Starting with the Wikipedia article on PGN I find a link to https://www.chessclub.com/help/PGN-spec. This document is unfortunately incomplete, and breaks off in section 8.2.3.5, after about 800 lines. (Later findings suggest that the full specification has about 2920 lines).

(Added on 2020-09-29: When I revisit the wikipedia article, it looks as if things have changed since I first wrote this.)

Another Wiki link goes to http://www.saremba.de/chessgml/standards/pgn/pgn-complete.htm. This is a web translation of the original document, so it can’t be regarded as a primary source. Judging the content will require a copy of the standard to compare it against, … but that’s what I’m looking for.

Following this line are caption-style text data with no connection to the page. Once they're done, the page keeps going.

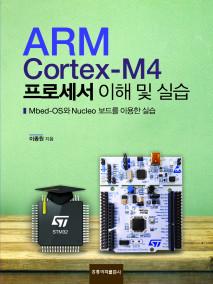 ARM CortexM4 프로세서 이해 및 실습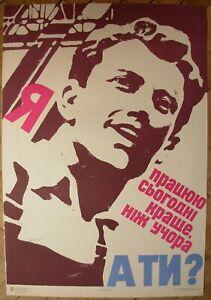 1974 Soviet Original POSTER I work today better USSR Communist agitation worker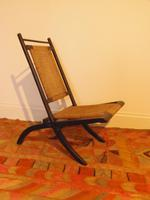 Folding Chair (5 of 6)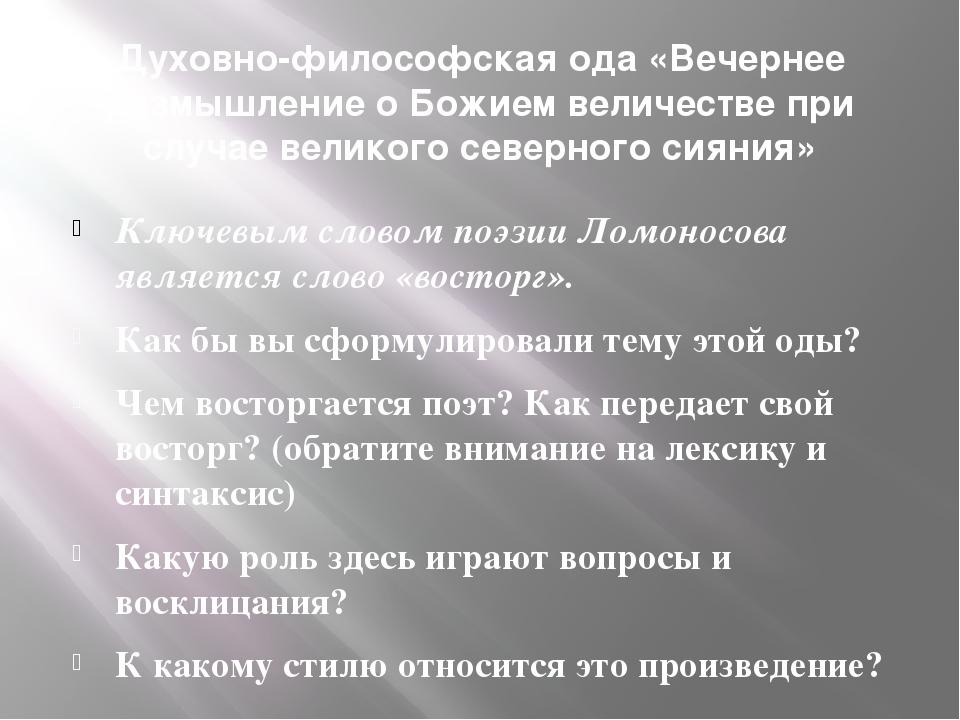 Духовно-философская ода «Вечернее размышление о Божием величестве при случае...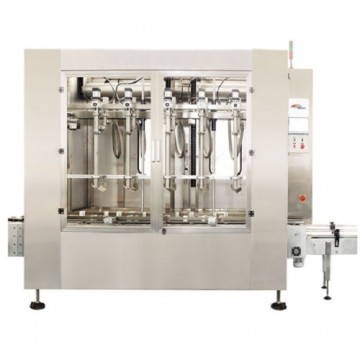 CGZ Micro-computer Filling Machine
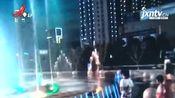 新余·南昌:女童被喷泉冲上高空摔落 多脏器受损
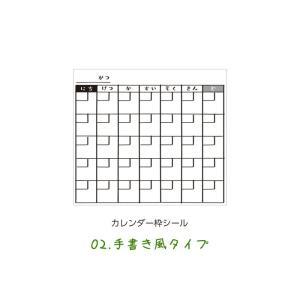 月間カレンダーシール 02手書き風タイプ 120枚|kapita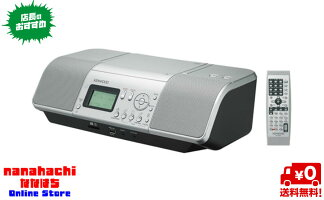 【送料無料】KENWOODiPod/iPhone対応パーソナルステレオシステムCLX-30-S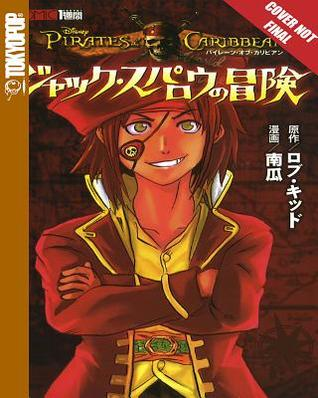 Disney Manga: Pirates of the Caribbean - Jack Sparrow's Adventures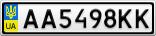 Номерной знак - AA5498KK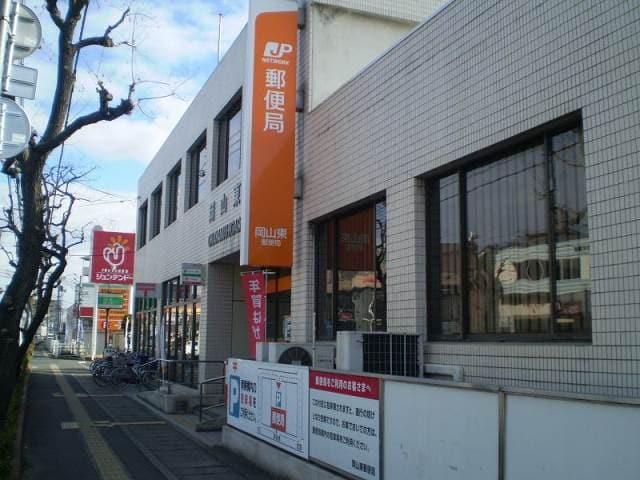 岡山東郵便局(郵便局)まで486m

The Usenet newsgroup rec.games.chess mentioned in both these documents don’t seem to be archived by Google groups. There are some commercial providers that may have them – this may be a later track to follow, and probably requires signing up for their services

The Internet Archive provide several archives that cover Usenet news. The most promising is the https://archive.org/details/usenet-rec set, which contains rec.games.chess postings from March 1989, including one by Steven J Edwards with a call for discussion about an early version of PGN, and referring to it as part of the SAN kit. (So I need to start looking for the SAN kit as well.)

The first mention of a formal specification of PGN is from a posting dated 29 Sep 1993, and mentions that it should be available ‘early next week’. The specification appear to have been emailed to those who showed an interest. In Dec 1993, there is an announcement that the standard (version 1993.12.19) would be part of the PGN games archives at chess.uoknor.edu. This seems to be the first authoritative source for the standard document itself, apart from the copies that the author sent on request by email.

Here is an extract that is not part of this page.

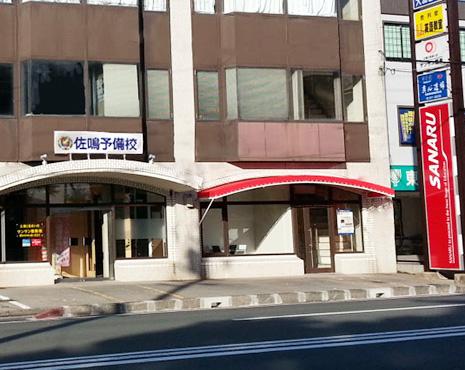 校舎写真_時習館高校前校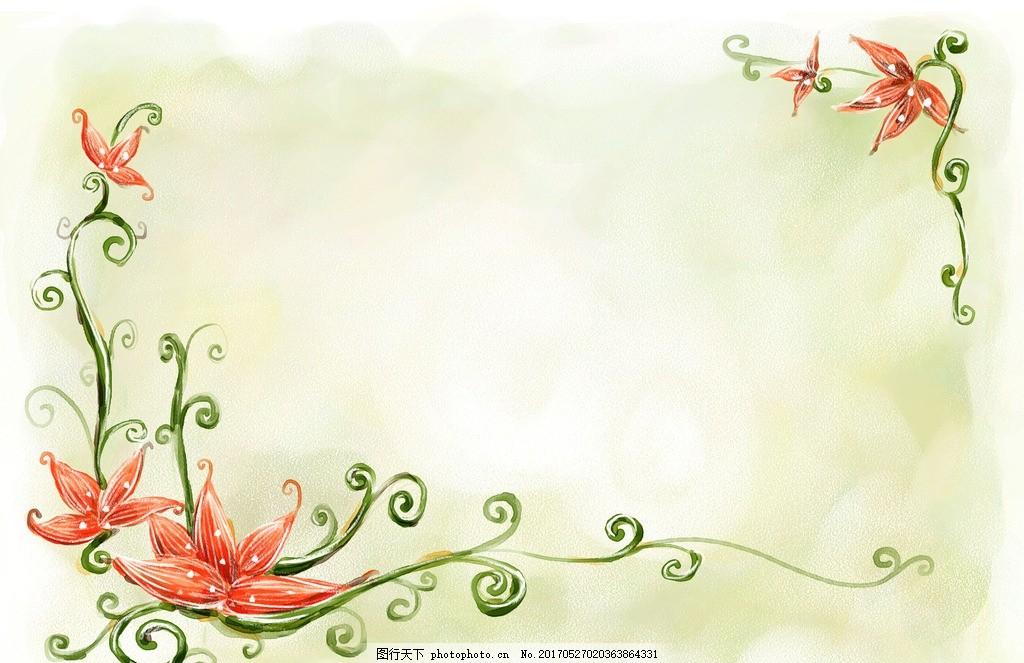尖角花背景图 绿色背景 花纹背景 底图 小清新 背景 设计 底纹边框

In a posting from 19 Apr 2003, I find a reference to http://tim-mann.org/Standard , which, if I may trust the Internet Archive WaybackMachine, goes back to 2001. (The site belongs to Tim Mann, who wrote Gnu XBoard and WinBoard.) However, this file should probably be regarded as unauthoritative.   Unfortunately, chess.uoknor.edu is long gone. And it does not appear to be among the FTP sites archived at the Internet Archive. 

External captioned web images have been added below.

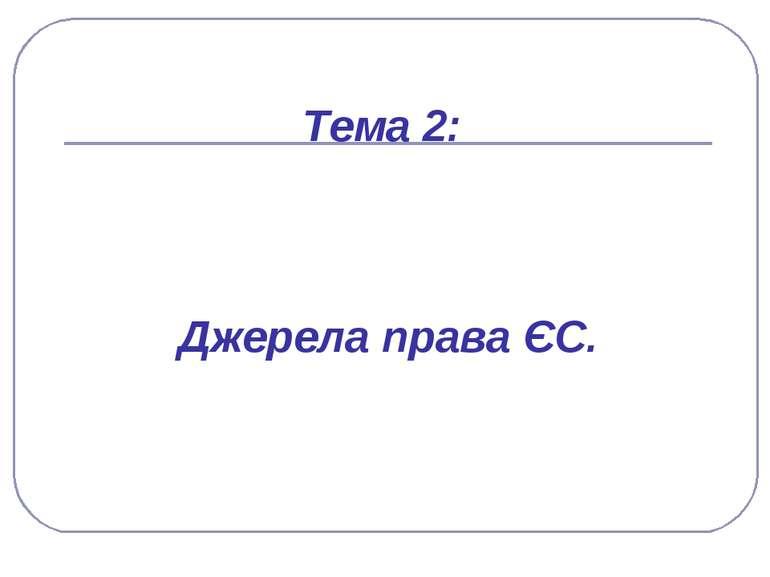 Тема 2: Джерела права ЄС.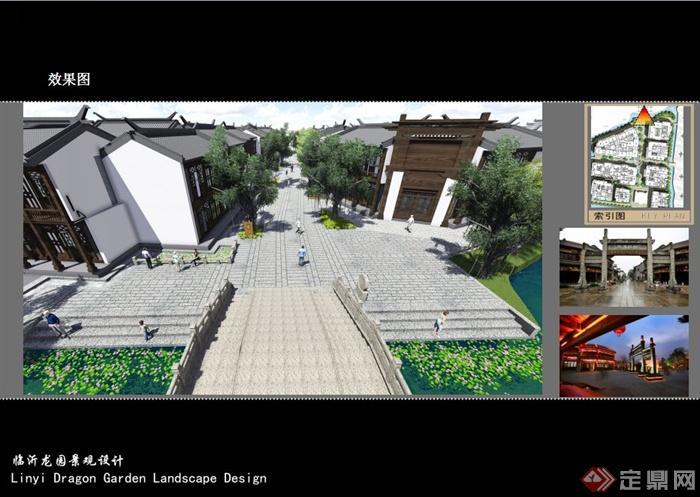 临沂龙园度假区景观规划设计ppt方案[原创]图片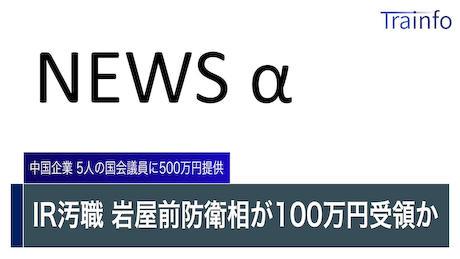 岩屋毅 IR カジノ 汚職 500ドットコム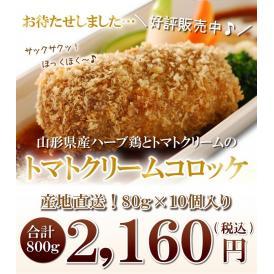 【冷凍】トマトクリームコロッケ 10個入り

The newsgroup also provided a FAQ posting, part 2 of which (http://www.faqs.org/faqs/games/chess/part2/) identifies the Internet Chess Server as a general repository where, among other things, the PGN Standard can be found. But just as chess.uoknor.edu seems to have disappeared, so does ics.onenet.net. The FAQ was last updated in 2002.

A similar FAQ for the newsgroup rec.games.chess.computer points to caissa.onenet.net as repository, but that site has also disappeared in the history of the Internet. (The FAQ does not say when it was last updated, but the current copy appears to have been last posted in November, 1995, the same year as the newsgroup was created.)

The author of the PGN specification, Steven J. Edwards, died in 2016.

Result: one copy found, but not from what could be regarded as an authoritative site.

Next try.

The Chess Programming Wiki provides an alternative PGN wiki page (see https://www.chessprogramming.org/Portable_Game_Notation). This page links to https://www.thechessdrum.net/PGN_Reference.txt. This is a pure text file so this is at least a candidate standard document. 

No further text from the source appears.